Apart from significant differences in growth opportunity over the past couple of years, PLA and text ad optimizations can also be very different beasts.
PLAs are generated using advertisers’ product feeds, which consist of information such as product title, color and price. Succeeding with PLAs requires that advertisers populate feeds with all of the information required by Google, as well as optimize fields such as item title and description to display relevance for search queries that each product might show for.
Text ads, on the other hand, are triggered based on keywords each advertiser chooses to bid on (or through Dynamic Search Ads, which rely on Google combing a website to determine relevant queries).
Thus, identifying issues that might be hindering performance can require very different approaches for text ads and PLAs, and each is best analyzed independent of the other.
Search partners perform differently than Google.com
Another key bit of segmentation that stands to help advertisers better understand paid search performance is breaking out search partner performance separately from google.com.
The Google search partner network is a group of sites that use Google to power their search results. Advertisers can choose to target their ads to these sites along with google.com or exclude them entirely using AdWords campaign settings.

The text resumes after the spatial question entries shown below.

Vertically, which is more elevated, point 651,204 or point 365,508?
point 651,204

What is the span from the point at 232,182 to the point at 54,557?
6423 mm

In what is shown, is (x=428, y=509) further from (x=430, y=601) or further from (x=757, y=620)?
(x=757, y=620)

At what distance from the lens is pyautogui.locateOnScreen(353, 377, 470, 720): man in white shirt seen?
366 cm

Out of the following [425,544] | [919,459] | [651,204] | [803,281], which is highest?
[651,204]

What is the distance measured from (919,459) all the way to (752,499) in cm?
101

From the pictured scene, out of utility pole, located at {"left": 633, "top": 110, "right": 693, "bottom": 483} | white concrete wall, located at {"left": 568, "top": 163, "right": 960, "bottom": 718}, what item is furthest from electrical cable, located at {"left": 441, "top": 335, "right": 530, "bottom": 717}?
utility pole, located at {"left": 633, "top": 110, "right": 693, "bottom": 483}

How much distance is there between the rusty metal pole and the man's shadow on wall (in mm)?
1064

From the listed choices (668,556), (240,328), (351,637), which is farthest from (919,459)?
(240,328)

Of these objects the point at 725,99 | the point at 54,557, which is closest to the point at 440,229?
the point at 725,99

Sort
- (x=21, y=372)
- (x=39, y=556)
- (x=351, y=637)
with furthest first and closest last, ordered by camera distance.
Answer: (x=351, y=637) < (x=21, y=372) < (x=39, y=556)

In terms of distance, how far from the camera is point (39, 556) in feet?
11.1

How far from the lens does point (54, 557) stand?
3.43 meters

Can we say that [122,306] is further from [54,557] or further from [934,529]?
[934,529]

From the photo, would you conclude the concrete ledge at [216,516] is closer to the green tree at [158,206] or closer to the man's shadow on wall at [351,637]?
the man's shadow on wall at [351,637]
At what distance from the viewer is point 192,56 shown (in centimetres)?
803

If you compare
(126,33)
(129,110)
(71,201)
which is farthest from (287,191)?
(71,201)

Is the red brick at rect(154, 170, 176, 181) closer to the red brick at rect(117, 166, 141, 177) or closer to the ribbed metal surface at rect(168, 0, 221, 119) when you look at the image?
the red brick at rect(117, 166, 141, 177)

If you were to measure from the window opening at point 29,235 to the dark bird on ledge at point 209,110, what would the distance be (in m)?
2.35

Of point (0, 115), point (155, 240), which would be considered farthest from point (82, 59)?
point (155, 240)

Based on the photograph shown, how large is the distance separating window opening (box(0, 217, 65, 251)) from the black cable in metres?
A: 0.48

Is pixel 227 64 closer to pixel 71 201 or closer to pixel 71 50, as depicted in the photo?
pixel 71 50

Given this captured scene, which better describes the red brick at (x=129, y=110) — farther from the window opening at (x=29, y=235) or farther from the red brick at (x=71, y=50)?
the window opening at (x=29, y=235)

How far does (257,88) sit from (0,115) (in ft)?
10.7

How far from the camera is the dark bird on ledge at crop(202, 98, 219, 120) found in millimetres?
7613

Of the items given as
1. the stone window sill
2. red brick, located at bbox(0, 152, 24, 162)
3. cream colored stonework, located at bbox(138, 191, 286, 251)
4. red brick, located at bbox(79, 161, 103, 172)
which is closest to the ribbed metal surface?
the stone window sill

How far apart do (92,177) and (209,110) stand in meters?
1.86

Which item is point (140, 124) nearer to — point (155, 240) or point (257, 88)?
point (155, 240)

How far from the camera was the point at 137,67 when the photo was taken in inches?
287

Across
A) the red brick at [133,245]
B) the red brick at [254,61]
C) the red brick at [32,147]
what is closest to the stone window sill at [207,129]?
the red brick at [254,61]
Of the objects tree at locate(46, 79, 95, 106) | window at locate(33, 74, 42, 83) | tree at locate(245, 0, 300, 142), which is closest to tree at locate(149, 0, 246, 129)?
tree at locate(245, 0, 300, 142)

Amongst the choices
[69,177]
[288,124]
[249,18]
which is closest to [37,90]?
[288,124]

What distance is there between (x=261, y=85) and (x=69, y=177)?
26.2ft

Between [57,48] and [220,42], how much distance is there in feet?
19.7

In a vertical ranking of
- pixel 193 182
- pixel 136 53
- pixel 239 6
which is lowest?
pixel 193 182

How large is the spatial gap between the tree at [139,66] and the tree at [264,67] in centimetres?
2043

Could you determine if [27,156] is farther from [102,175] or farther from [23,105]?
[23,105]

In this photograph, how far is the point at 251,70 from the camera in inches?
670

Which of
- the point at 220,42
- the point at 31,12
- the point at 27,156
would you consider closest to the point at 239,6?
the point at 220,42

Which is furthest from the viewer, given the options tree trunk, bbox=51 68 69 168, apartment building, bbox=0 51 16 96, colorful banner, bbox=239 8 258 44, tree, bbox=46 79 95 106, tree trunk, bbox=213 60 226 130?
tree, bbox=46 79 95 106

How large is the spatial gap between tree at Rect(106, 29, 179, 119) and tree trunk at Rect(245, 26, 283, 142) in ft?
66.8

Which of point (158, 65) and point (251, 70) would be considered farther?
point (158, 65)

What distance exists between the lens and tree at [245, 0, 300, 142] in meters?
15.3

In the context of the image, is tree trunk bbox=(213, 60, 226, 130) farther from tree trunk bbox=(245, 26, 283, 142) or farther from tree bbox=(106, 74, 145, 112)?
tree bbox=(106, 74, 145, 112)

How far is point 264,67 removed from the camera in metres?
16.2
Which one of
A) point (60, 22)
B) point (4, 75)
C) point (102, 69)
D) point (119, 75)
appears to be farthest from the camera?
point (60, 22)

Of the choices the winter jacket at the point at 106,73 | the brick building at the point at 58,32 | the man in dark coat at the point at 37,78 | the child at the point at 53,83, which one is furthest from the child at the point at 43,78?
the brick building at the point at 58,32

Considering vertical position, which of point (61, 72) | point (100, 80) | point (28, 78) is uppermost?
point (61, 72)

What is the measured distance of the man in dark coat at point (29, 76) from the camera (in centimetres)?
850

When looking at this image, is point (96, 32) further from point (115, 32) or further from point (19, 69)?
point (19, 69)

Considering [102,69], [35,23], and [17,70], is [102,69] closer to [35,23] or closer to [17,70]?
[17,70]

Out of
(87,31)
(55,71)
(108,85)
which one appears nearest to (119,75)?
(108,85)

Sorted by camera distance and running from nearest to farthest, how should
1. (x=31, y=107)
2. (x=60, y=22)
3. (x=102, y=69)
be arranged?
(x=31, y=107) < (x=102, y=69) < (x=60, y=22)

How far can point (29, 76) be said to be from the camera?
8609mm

For advertisers that opt into targeting search partner sites with their campaigns, it can be valuable to regularly check how search partners are performing relative to google.com. While it’s not currently possible to adjust bids for search partner traffic, understanding relative performance can help determine if a particular advertiser should continue targeting partner sites.
It’s also important to understand how search partners are performing because the sites that are included in the network frequently change, which can in turn impact overall performance evaluations.
For example, back in 2014, eBay switched its mobile ads from Google-powered to Bing Ads-powered. This resulted in a significant jump in mobile traffic share for Bing Ads, from 25 percent in Q1 to 36 percent in Q3 of that year, while over the same time Google mobile traffic share remained relatively stagnant.
If eBay had remained with Google throughout the course of 2014, Google’s share likely would have increased while Bing Ads would not have seen the gains we observed.
The only way to fully understand why mobile traffic share shot up on Bing Ads and stagnated on Google was to look at performance segmented by search partner vs. google.com. Further, there have been many updates since which also impacted search partner performance, and which require segmentation to grasp.
Great analysis requires great segmentation
The best analysis doesn’t require genius — it just requires thoroughness.
Part of that thoroughness is ensuring that the data you’re looking at is segmented enough to show meaningful trends for the segment you’re looking at. If it’s not, you might be getting deceived by the numbers you’re seeing and come to incorrect conclusions.
Device, ad format and search partners certainly aren’t the only segments advertisers should be taking into consideration, but they are meaningful for the vast majority of paid search analyses today.
For example, all three should be taken into consideration in analyzing the difference in performance of Google’s new Expanded Text Ads compared to traditional text ads.
The paid search landscape has steadily gotten more complex, and it’s up to analysts to dissect that complexity into simple segments that can be studied for trends and potential optimizations.